現代日本における自立とは何かを考察した本。
副題に福沢諭吉と夏目漱石に学ぶとあるように明治初期と末期の知識人の考えを引用しながら、現代の若者の自立について述べています。諭吉の「向上心」は、社会が活性化している時のモチベーションとなる。よく学びよく働き、収入を得るのは社会の理想と考えた諭吉に対し、そういう時代を経た後の漱石は、その弊害ばかりが目立つ社会を否定的に捉えている。彼らの時代というのは、昭和の高度成長期からから平成の停滞期に陥った現代の日本人のマインドの変化に近いものがあると著者は考えている。

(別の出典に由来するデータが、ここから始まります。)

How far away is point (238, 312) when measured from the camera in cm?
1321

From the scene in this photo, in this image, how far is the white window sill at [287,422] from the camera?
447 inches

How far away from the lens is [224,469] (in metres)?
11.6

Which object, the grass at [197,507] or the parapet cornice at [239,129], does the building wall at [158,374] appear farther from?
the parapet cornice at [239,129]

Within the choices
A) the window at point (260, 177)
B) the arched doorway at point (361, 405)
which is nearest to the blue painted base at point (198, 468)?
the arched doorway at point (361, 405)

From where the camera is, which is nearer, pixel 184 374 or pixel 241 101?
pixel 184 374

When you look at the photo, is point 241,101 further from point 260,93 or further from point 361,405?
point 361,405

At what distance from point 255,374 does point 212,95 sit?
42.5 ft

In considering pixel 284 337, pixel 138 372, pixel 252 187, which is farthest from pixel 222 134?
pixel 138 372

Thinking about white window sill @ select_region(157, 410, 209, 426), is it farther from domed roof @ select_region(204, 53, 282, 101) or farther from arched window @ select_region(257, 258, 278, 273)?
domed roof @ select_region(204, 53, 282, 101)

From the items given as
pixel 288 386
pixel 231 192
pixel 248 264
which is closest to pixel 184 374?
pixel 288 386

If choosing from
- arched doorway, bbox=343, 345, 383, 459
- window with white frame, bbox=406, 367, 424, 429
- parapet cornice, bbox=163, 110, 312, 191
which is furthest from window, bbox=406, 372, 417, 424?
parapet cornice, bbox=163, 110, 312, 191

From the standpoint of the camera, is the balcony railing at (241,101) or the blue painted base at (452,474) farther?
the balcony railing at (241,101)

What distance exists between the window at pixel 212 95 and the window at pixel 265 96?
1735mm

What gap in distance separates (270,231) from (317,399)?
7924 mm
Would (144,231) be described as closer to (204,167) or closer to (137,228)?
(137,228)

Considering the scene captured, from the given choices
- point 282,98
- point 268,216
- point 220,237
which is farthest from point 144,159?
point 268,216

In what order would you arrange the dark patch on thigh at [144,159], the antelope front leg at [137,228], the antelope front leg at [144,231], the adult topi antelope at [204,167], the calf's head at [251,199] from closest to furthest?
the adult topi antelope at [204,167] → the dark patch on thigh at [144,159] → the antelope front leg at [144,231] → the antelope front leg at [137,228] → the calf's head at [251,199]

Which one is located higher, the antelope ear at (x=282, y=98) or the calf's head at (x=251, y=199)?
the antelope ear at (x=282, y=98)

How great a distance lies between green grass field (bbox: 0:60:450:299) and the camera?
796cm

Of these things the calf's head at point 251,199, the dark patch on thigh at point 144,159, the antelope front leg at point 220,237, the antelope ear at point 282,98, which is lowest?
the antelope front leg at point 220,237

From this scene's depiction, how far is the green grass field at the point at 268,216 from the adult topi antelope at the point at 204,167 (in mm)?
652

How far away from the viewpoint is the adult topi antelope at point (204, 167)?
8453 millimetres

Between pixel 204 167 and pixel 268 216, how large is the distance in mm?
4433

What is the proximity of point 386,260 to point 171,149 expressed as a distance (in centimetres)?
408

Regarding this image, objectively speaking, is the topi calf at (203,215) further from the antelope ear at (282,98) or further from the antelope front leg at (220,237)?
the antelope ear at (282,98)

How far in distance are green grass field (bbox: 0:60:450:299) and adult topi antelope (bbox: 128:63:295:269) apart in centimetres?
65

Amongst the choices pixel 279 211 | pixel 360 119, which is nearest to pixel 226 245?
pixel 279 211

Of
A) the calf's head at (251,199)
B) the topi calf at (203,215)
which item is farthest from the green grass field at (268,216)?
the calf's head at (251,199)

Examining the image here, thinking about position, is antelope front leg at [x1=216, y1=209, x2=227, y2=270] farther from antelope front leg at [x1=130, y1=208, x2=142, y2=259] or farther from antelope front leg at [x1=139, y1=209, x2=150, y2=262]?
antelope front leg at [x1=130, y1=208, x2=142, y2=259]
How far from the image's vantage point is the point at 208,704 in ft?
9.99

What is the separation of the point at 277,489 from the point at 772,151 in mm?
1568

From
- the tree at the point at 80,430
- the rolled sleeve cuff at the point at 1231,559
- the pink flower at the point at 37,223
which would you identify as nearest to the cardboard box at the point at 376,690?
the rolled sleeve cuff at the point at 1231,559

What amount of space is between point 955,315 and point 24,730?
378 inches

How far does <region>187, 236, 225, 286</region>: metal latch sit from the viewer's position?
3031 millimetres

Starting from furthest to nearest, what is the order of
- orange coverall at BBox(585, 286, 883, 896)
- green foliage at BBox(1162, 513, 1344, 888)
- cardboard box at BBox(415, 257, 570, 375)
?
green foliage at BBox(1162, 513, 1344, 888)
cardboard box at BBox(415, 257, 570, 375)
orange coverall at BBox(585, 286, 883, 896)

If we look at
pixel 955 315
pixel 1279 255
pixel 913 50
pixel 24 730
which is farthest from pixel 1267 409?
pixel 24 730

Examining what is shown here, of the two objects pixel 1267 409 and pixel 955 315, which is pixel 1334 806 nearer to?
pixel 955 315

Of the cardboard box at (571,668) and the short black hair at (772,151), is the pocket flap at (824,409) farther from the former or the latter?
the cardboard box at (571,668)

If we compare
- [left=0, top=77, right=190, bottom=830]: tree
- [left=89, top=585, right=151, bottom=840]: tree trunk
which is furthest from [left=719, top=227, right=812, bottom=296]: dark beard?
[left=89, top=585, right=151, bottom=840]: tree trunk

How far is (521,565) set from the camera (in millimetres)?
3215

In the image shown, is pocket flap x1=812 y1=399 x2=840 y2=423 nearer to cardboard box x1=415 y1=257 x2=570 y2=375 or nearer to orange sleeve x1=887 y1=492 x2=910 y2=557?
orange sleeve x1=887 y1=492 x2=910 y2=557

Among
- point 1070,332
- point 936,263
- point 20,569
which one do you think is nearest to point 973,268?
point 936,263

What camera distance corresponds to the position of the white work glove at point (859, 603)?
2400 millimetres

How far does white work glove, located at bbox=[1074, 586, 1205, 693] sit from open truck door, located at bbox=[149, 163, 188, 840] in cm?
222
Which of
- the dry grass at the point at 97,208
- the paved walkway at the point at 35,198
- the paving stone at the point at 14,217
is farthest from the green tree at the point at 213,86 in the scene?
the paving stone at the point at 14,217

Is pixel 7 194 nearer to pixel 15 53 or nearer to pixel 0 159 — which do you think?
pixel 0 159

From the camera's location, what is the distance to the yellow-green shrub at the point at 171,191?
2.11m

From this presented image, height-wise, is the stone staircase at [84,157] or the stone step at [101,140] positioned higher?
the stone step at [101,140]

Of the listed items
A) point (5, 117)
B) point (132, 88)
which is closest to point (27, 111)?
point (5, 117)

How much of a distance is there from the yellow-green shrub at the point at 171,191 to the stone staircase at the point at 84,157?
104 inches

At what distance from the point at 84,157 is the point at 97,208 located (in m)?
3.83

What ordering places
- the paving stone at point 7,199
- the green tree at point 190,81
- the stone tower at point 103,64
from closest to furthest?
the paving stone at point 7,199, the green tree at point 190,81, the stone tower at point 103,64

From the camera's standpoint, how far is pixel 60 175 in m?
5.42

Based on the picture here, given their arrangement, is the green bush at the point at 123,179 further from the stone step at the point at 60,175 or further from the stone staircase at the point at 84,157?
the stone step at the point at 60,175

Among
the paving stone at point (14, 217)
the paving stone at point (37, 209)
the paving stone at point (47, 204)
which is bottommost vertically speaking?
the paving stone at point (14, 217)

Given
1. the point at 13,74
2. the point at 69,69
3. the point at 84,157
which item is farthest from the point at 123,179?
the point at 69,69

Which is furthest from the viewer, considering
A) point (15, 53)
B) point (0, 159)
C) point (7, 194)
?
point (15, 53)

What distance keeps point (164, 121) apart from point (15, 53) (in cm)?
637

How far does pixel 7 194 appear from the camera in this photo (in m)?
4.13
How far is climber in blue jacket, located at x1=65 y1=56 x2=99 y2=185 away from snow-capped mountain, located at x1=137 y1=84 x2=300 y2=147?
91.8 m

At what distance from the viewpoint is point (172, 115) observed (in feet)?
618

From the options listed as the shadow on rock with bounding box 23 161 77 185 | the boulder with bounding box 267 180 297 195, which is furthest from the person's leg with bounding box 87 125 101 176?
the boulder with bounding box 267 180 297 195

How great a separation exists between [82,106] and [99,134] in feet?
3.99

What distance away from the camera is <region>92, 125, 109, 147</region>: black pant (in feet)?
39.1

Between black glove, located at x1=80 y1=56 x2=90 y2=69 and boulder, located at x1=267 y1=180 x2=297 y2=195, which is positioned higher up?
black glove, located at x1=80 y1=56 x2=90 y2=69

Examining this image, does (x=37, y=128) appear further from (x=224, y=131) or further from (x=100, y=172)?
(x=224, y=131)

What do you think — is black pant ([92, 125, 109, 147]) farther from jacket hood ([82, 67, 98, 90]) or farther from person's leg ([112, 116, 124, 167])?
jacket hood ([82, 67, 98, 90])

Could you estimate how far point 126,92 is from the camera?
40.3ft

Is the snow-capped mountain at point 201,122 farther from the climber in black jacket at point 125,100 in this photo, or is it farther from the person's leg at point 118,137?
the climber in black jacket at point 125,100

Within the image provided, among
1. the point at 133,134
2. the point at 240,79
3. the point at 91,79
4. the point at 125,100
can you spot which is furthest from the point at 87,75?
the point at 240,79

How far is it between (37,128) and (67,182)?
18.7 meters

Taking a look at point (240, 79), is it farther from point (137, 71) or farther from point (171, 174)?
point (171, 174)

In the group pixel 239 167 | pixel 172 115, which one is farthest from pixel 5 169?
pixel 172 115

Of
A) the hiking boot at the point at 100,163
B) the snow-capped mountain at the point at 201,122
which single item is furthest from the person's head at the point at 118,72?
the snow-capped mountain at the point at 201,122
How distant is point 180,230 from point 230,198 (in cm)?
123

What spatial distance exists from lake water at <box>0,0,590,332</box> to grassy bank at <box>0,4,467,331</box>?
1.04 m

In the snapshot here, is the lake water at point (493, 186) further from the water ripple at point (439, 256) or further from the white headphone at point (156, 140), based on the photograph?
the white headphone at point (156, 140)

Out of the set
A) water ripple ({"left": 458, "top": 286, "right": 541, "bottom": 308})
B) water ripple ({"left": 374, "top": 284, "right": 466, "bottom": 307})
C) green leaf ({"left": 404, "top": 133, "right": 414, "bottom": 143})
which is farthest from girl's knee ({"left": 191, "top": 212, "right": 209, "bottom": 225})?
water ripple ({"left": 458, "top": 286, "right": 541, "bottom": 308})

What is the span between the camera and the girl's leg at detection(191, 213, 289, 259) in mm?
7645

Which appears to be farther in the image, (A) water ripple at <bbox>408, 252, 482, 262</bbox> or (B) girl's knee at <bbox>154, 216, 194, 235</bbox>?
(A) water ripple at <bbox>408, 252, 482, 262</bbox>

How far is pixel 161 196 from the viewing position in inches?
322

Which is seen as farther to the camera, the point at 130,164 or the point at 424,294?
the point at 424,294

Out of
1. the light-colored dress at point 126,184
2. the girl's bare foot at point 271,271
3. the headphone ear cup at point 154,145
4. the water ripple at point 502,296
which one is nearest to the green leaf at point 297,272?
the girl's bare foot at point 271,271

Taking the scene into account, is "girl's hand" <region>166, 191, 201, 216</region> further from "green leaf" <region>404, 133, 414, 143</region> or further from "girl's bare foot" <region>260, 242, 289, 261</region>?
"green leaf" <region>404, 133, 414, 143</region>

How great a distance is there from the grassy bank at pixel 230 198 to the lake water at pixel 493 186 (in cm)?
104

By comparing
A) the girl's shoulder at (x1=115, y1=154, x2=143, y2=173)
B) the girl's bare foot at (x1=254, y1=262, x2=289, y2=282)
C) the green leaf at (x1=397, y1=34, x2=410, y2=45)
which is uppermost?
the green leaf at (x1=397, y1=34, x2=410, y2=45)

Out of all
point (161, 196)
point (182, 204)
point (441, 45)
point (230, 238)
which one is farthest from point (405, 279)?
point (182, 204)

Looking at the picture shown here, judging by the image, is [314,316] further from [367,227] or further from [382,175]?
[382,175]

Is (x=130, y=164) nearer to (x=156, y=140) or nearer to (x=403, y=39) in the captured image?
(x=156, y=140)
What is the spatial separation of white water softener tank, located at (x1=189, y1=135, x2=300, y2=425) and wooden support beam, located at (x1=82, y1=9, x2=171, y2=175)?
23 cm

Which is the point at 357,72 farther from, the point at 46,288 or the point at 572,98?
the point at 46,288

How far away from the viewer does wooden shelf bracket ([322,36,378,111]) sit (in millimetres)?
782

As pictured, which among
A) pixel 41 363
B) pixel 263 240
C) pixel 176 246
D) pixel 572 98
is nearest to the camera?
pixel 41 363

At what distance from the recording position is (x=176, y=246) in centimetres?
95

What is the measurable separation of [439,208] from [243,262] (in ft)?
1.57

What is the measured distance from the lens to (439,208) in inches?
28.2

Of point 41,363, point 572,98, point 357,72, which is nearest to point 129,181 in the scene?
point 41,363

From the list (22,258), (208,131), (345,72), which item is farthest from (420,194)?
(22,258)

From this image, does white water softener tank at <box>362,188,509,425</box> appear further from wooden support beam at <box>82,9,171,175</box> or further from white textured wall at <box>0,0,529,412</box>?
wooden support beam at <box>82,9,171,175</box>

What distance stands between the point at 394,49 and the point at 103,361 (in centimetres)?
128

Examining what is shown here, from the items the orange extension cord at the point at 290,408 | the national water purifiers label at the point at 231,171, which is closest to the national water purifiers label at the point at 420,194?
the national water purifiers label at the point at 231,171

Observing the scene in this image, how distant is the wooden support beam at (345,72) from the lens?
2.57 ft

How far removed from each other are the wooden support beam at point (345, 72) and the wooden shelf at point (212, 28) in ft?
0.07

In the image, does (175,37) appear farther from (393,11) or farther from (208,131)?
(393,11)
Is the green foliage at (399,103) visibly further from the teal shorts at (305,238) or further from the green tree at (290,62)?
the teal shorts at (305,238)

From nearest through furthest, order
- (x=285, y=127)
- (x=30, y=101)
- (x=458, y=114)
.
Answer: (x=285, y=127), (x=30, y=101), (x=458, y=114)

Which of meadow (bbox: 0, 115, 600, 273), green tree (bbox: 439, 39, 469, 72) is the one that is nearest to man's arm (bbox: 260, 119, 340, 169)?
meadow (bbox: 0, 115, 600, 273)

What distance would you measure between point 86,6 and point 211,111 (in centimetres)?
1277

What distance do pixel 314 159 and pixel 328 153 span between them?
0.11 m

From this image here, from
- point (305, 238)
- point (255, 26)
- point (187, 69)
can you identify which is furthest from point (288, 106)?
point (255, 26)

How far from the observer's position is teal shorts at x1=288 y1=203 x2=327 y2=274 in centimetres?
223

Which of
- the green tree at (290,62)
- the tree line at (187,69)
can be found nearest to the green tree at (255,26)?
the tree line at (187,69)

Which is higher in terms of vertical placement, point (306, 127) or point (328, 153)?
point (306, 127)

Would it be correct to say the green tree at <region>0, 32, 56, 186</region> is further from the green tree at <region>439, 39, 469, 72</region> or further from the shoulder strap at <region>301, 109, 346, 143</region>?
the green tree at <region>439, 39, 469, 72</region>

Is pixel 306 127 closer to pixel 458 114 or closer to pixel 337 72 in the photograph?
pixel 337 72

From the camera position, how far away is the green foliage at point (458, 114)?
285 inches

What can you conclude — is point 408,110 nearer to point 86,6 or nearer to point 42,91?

読んでみて、なかなか面白い考察で納得できる部分も多かった。けれども内田樹の主張に共鳴しているのか、後半はやや引用も多いのが気になった。過去の欧米知識人の考え方を紹介して論理的な考察を試みていますが、結論として日本人が今後どうあるべきなのかが、ややわかりにくい。いろんなメディアで、様々な知識や考え方を吸収した現代日本人にとっては、諭吉や漱石のようなシンプルな考え方で実践するのが難しい状況にあるのかもしれない。現代は様々な考え方に迷う「優柔不断な時代」なのだろう。
そういえば、バブルの頃は「優柔不断な男」は嫌われた時代でした。高度成長期とはそういうシンプルな時代だったので、とにかくよく遊びよく働く人が持て囃されたのだと思います。